Entries on spatial positioning
=======

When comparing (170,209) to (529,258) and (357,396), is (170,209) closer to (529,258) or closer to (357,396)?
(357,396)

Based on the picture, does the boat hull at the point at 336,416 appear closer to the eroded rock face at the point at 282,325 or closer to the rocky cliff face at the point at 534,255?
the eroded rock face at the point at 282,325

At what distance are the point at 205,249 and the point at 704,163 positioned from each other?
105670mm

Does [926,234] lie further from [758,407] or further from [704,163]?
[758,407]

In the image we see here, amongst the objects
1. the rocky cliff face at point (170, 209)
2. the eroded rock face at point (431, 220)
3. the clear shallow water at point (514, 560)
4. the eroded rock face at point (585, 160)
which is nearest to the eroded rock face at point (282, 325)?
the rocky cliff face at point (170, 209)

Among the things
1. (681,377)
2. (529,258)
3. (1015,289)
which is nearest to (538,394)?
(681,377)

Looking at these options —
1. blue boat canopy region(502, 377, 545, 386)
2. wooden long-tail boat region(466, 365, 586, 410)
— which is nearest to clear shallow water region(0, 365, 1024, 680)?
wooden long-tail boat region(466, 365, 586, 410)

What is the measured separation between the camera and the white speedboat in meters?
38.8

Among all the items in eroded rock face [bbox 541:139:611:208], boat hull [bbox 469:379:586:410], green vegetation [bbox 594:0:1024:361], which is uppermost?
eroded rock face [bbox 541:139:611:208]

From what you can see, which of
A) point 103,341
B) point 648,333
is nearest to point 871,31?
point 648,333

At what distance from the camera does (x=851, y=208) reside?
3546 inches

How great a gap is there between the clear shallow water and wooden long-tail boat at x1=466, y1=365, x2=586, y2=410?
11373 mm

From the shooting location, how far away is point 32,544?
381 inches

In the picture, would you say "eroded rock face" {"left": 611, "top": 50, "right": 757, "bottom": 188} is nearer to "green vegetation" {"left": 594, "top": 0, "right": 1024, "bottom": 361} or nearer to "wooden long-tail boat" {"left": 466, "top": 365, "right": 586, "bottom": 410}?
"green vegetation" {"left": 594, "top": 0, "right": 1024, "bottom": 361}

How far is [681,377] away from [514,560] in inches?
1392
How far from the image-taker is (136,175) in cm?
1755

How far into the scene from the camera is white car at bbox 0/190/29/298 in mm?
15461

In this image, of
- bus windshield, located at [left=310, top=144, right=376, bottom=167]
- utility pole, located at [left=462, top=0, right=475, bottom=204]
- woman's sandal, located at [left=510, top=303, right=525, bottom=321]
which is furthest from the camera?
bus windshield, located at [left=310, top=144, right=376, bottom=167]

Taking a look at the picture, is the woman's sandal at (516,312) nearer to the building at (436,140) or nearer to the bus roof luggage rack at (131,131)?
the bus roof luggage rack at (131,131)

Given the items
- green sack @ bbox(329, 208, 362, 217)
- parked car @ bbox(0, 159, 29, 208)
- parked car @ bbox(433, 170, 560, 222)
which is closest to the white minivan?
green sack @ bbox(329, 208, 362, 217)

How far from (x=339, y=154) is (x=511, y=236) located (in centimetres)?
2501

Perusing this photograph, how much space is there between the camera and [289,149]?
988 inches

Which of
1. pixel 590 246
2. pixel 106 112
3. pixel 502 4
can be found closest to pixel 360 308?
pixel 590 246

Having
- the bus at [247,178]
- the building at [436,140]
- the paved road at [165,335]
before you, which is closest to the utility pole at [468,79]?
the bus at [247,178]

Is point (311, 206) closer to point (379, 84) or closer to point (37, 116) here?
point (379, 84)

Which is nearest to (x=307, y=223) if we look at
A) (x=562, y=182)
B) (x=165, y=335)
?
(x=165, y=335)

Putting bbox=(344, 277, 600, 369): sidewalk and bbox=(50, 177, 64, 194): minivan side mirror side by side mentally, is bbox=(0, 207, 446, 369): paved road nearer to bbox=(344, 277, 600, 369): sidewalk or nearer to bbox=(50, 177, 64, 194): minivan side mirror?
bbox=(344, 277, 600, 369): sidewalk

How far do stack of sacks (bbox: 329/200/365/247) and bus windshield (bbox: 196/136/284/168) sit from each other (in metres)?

=======

Find the line that contains "Is point (311, 206)" in the listing above. Retype it and every line after it up to the last, exactly, and nothing else.

RESPONSE TO THE TASK
Is point (311, 206) closer to point (379, 84) or closer to point (37, 116) here?
point (379, 84)

Which is nearest to (x=307, y=223) if we look at
A) (x=562, y=182)
B) (x=165, y=335)
?
(x=165, y=335)

Putting bbox=(344, 277, 600, 369): sidewalk and bbox=(50, 177, 64, 194): minivan side mirror side by side mentally, is bbox=(0, 207, 446, 369): paved road nearer to bbox=(344, 277, 600, 369): sidewalk or nearer to bbox=(50, 177, 64, 194): minivan side mirror?
bbox=(344, 277, 600, 369): sidewalk

How far do stack of sacks (bbox: 329/200/365/247) and bus windshield (bbox: 196/136/284/168) sit from each other (in metres)?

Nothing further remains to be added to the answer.